Впрочем, Жора заявил, что сие лишь доказывает, что с хорошеньким «приветом» Слава Лепорский. Плевал он на Славку и его онёры. Другое Жору интересует.

Видел прекрасно его ухаживания за Региной, а все равно мысли допустить не мог, что он, что она…

Неправда. Мысль эта, подозрение угнездились чуть ли не сразу. Да только кого чувствуешь потенциальным врагом — тем и восхищаешься. Нелепая гордость, боязнь выказать свои сомнения, свой страх… Игра в прятки с судьбой? Или жалкая надежда, что не проявивший своей подлинной сути противник ответит той же монетой?

Что философствовать, — не в состоянии ни с чем примириться и остановиться окончательно ни на чем не в состоянии, сказал он себе. — Не хватает еще колочения в грудь и патетических восклицаний. — И с сильнейшим отчаянием: — Оторваться от связки Воронова надо! Если бы наши рюкзаки остались у них, а мы налегке… Воронов скажет, вытягивать каждой двойке свои рюкзаки. Уговорить, если так. Бардошину лишь бы скорее, скорее. Стена — предмет его вожделений, пища зазнайству».

Лихорадочное, кружащее голову возбуждение, и все выстраивается почти без натяжек, кажется логичным, правильным. Всякая головоломка — ключ рядом.

«Оторваться, непременно как можно дальше оторваться от связки Воронова, — твердит Сергей. — Чем-нибудь их задержать. На худой конец — идем на разведку: набьем крючья, веревку навесим. Там, потом… Главное — оторваться. И чтобы Воронов не перетасовал связки.

Павел Ревмирович, Паша может все испортить, — закрадывается опасение. — Он многое знает. Может быть, больше, чем я думаю. Может быть, он и раньше знал, что Бардошин ни в какой Одессе не был. Распирает его прямо-таки. И он что-то подозревает. Догадывается относительно моих планов. Пытается помешать. Постой, их же не было, планов… Какие планы? — останавливает он себя. И через минуту: — А может, как-нибудь само? Камнепад? Снежный карниз… Такой ветер мощнейшие карнизы наметет. Лавина!.. Лавины, похоже, охотятся за Жорой Бардошиным». На тренировочном восхождении, едва он прошел со своей командой, трещина по снегу побежала, глухой, тяжкий всхлип раздался, словно гора охнула, и склон, который они только что месили, поехал. Клубясь, грохоча, набирая скорость, захватывая целые поля вокруг, превращая их в крутящийся снежный вихрь, заставляя содрогаться, кажется, сами горы, полетела лавина. И еще было, и тоже только-только он прошел. А в прошлом сезоне прихватила его мокрая, самая коварная. Но ребята успели, вырвали Жору. Лавины охотятся за ним. Каким-то десятым чувством Жора догадывается, и неохотно, с опаской идет по снегу.
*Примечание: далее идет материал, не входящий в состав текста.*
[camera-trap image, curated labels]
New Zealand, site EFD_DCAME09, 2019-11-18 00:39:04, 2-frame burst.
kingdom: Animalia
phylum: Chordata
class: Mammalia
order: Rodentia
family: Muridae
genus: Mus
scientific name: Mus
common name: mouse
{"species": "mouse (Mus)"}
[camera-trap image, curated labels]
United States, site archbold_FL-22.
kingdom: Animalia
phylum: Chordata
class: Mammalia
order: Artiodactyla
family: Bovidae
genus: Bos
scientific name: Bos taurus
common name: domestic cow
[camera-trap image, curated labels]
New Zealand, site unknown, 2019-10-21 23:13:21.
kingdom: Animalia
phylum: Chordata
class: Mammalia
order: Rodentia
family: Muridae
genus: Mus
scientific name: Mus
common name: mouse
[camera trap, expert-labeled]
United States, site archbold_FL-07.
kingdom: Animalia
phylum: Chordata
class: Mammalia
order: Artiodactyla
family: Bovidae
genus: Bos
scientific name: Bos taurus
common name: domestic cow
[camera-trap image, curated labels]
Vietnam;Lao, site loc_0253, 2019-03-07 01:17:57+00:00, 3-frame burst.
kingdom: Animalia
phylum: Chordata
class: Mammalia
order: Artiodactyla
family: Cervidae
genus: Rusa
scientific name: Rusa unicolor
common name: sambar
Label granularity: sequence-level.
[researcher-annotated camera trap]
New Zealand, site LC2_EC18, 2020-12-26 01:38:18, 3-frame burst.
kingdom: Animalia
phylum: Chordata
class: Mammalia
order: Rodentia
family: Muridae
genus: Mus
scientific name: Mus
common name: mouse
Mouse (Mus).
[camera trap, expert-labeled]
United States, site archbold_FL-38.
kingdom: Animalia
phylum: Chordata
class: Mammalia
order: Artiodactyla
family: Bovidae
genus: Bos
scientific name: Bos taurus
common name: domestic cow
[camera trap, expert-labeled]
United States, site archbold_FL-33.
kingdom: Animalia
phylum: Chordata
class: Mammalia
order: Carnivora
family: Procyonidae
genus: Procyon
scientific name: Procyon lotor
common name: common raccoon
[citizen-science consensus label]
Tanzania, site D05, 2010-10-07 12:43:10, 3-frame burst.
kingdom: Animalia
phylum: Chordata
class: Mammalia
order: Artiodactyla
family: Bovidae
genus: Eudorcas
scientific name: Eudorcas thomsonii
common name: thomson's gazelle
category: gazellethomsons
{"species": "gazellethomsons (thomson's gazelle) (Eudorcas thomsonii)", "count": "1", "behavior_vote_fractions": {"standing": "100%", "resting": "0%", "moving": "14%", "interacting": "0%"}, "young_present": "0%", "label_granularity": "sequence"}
Очнувшись на минуту от злобных своих грез, мучимый едва ли не отвращением к себе и своим надеждам, но еще более невозможностью найти иной, приемлемый выход, Сергей в изнеможении сникает. Опустошенность, тоска, и податься некуда. Это росло, спело, наливалось ядовитым соком в тайниках, о которых не хотим и думать, и вот загнало его в тупик.

«Так — чтобы не страдали другие, не мучились бессильно и не кляли свою судьбу. Завтра на стене… Завтра».